_Task brief_
Below are the entries; state how many of their lines contain the string "Tanzania", and nothing more.

_Raw data_
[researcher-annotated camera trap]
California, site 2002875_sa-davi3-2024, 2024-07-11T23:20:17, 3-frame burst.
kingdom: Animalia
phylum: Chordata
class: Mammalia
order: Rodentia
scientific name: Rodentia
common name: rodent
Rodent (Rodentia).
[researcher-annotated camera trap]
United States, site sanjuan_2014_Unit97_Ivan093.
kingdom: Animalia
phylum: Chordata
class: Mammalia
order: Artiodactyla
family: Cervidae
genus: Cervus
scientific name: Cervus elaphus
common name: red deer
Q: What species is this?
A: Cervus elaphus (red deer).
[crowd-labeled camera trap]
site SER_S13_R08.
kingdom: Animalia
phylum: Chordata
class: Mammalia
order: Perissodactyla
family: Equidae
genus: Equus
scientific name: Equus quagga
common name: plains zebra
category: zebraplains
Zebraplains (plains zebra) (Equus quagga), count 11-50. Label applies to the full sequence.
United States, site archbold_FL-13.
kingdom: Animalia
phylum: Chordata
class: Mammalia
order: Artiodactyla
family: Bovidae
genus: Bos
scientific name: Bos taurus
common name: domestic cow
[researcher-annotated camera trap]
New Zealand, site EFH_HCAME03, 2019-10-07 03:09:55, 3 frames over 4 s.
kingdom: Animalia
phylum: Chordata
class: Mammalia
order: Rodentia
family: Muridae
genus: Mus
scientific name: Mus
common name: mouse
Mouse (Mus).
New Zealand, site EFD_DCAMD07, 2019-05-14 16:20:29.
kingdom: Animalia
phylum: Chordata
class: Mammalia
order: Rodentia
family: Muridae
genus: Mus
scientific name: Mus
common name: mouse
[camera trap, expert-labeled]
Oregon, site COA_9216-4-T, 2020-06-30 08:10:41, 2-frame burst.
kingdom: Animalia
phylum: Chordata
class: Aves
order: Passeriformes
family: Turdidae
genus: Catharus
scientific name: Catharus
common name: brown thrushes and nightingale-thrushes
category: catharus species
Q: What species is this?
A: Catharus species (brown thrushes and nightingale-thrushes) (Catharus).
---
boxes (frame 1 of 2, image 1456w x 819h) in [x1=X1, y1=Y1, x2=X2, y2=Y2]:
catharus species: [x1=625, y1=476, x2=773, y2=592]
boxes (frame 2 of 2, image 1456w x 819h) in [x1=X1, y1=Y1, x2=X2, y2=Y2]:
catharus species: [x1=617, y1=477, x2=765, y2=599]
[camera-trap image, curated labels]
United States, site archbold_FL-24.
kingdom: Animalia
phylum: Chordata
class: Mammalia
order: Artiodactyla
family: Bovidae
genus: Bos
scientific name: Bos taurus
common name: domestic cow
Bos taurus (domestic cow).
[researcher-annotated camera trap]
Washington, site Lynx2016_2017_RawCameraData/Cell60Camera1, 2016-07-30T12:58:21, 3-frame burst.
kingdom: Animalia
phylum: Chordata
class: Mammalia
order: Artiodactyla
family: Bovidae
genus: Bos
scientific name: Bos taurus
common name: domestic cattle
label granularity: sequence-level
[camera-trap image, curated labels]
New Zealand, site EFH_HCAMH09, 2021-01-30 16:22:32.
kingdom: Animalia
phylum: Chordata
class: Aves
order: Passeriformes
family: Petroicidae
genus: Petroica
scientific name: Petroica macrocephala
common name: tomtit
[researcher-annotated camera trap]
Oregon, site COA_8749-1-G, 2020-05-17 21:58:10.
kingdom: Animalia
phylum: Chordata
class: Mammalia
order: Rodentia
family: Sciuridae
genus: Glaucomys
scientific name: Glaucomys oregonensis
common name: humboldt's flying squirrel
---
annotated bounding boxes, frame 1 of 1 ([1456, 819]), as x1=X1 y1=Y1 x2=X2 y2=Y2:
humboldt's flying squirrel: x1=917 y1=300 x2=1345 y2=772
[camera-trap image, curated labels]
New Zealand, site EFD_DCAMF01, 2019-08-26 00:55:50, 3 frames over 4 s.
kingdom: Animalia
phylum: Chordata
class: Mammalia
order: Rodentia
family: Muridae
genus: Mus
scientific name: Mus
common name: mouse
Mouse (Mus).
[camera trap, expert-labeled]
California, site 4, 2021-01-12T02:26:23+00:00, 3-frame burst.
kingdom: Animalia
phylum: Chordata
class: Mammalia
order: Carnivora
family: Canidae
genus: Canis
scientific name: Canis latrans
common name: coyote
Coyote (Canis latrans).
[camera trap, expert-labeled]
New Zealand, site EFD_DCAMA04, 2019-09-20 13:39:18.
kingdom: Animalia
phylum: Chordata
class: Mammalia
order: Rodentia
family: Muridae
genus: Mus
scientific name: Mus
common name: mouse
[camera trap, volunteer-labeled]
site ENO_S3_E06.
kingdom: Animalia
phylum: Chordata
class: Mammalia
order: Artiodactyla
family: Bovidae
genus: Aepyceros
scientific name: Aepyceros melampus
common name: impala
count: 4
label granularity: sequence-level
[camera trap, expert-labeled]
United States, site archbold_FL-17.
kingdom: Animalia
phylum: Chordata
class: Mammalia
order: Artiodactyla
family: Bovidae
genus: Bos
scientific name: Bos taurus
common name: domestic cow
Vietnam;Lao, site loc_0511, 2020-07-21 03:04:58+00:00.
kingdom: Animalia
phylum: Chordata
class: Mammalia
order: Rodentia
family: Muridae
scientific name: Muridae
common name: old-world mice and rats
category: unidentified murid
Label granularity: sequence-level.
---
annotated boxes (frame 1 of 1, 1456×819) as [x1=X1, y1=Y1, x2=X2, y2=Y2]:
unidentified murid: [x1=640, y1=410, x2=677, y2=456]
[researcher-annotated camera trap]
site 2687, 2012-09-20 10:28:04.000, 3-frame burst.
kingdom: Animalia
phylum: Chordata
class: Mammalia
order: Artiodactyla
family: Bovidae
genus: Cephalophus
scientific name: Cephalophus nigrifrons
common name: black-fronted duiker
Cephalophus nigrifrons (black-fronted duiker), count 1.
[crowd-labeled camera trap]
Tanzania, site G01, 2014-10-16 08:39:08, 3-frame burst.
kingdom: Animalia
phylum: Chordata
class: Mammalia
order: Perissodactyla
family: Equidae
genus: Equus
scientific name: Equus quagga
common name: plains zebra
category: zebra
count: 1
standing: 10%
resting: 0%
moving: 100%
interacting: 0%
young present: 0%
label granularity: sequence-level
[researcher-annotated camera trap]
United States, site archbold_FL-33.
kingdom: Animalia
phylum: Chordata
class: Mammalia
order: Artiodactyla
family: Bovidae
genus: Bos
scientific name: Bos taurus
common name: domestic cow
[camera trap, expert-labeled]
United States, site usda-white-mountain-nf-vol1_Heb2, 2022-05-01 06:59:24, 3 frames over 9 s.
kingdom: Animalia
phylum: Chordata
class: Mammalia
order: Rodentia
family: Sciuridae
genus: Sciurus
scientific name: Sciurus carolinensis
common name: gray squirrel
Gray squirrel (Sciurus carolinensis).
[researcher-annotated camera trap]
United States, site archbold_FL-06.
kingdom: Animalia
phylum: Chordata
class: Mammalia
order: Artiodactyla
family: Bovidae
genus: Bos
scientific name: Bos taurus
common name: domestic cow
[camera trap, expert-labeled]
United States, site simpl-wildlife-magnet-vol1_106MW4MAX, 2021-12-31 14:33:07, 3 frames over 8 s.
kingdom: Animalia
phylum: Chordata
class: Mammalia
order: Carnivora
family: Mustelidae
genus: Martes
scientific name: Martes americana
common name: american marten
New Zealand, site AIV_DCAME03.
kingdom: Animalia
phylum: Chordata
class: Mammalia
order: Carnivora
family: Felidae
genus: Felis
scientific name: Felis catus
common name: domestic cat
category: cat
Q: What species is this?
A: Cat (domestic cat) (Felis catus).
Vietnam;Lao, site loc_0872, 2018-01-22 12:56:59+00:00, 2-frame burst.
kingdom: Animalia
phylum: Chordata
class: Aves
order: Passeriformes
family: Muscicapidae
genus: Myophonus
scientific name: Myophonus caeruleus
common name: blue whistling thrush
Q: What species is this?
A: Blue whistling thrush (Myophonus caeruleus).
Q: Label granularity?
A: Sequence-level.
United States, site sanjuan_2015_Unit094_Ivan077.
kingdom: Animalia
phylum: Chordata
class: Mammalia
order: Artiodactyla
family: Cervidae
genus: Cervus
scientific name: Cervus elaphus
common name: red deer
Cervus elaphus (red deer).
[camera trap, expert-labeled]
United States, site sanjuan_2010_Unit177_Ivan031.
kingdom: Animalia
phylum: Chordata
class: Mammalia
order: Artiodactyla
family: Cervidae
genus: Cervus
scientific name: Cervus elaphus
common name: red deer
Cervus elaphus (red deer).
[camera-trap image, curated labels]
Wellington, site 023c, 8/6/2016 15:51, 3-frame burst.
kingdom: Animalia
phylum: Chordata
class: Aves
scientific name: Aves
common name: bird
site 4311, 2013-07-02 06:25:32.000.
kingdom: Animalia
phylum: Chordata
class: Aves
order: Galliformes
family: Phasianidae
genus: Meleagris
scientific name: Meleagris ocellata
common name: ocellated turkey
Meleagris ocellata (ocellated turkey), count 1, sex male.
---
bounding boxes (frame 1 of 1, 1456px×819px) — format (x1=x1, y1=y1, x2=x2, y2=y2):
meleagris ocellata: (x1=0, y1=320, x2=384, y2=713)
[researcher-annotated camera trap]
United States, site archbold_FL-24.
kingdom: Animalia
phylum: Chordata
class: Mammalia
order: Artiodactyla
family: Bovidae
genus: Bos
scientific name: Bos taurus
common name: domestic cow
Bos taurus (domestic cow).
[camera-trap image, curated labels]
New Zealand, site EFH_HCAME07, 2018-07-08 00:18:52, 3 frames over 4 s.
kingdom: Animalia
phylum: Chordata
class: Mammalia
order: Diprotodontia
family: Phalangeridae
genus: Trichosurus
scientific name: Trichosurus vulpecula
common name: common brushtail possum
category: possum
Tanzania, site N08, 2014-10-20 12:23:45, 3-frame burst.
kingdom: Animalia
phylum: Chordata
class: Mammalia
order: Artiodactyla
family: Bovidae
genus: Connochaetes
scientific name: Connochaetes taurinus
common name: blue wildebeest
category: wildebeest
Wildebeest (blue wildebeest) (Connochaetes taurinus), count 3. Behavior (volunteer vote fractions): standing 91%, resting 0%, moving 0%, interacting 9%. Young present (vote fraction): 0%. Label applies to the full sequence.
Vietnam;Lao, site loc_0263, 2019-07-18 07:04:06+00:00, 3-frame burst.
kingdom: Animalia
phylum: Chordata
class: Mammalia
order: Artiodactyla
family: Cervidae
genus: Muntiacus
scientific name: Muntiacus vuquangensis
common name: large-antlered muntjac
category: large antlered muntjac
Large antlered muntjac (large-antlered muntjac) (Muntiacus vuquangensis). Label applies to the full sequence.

_Solution for this problem_
2